■ TEXT BLOCK
________

In the 1949-53 period, Callas' voice was as often praised for its beauty as Tebaldi's. Go listen. And Price did not have a range to e'''; she had a c''' as her highest note. She actually ducks the written Db in her *first* TROVATORE. Before the diet, Callas's voice was enormous--according to Bonynge "you can't imagine how huge" and Sutherland who worked with her in the 1952 Covent Garden NORMA and 1953 AIDA. Even after the diet, in 1954, the voice remained quite big, though the top was less reliably steady. If you want to hear the heroic Callas, listen to the 1951 Mexico AIDA, any TROVATORE, any NORMA through 1955, FORZA, 1952 MACBETH (not a heroic character), 1949 NABUCCO, Cetra GIOCONDA, etc., etc. Your hair will blow back. Not spinto-sized like Price--good though Price could certainly be. Callas' 'muddiness' and difficulty in aligning the three registers of her voice were the result of vocal collapse owing to the issues I described earlier; nothing whatever to do with the real Callas--nor with music-making, which should be the crux of the matter. Price happily changed naturally; nothing so drastic or ruinous--her life wasn't so ridden with turmoil or illness. Callas' voice was very rounded indeed when the music called for it. If you describe Price as 'chocolate mousse' (no inadvertent racial profiling, I hope ;-) ), I think of Callas's great-period voice as liquid gold. 'Bite': that's articulation, and one needs it to illuminate the text. It could also be articulate and crisp but with a buttery quality--always as the music dictated. Price was pretty monochromatic by comparison. Again, I like Price, but this particular comparison is apples to oranges (or champagne to...).

________

■ DATASET EXCERPT
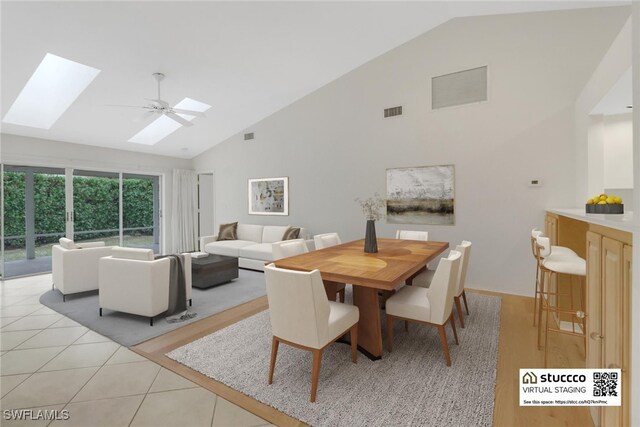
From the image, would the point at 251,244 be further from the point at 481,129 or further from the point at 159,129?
the point at 481,129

________

■ REQUIRED TASK
Reproduce the forum post comparing the voices of Callas and Price word for word, from start to finish.

■ TASK ANSWER
In the 1949-53 period, Callas' voice was as often praised for its beauty as Tebaldi's. Go listen. And Price did not have a range to e'''; she had a c''' as her highest note. She actually ducks the written Db in her *first* TROVATORE. Before the diet, Callas's voice was enormous--according to Bonynge "you can't imagine how huge" and Sutherland who worked with her in the 1952 Covent Garden NORMA and 1953 AIDA. Even after the diet, in 1954, the voice remained quite big, though the top was less reliably steady. If you want to hear the heroic Callas, listen to the 1951 Mexico AIDA, any TROVATORE, any NORMA through 1955, FORZA, 1952 MACBETH (not a heroic character), 1949 NABUCCO, Cetra GIOCONDA, etc., etc. Your hair will blow back. Not spinto-sized like Price--good though Price could certainly be. Callas' 'muddiness' and difficulty in aligning the three registers of her voice were the result of vocal collapse owing to the issues I described earlier; nothing whatever to do with the real Callas--nor with music-making, which should be the crux of the matter. Price happily changed naturally; nothing so drastic or ruinous--her life wasn't so ridden with turmoil or illness. Callas' voice was very rounded indeed when the music called for it. If you describe Price as 'chocolate mousse' (no inadvertent racial profiling, I hope ;-) ), I think of Callas's great-period voice as liquid gold. 'Bite': that's articulation, and one needs it to illuminate the text. It could also be articulate and crisp but with a buttery quality--always as the music dictated. Price was pretty monochromatic by comparison. Again, I like Price, but this particular comparison is apples to oranges (or champagne to...).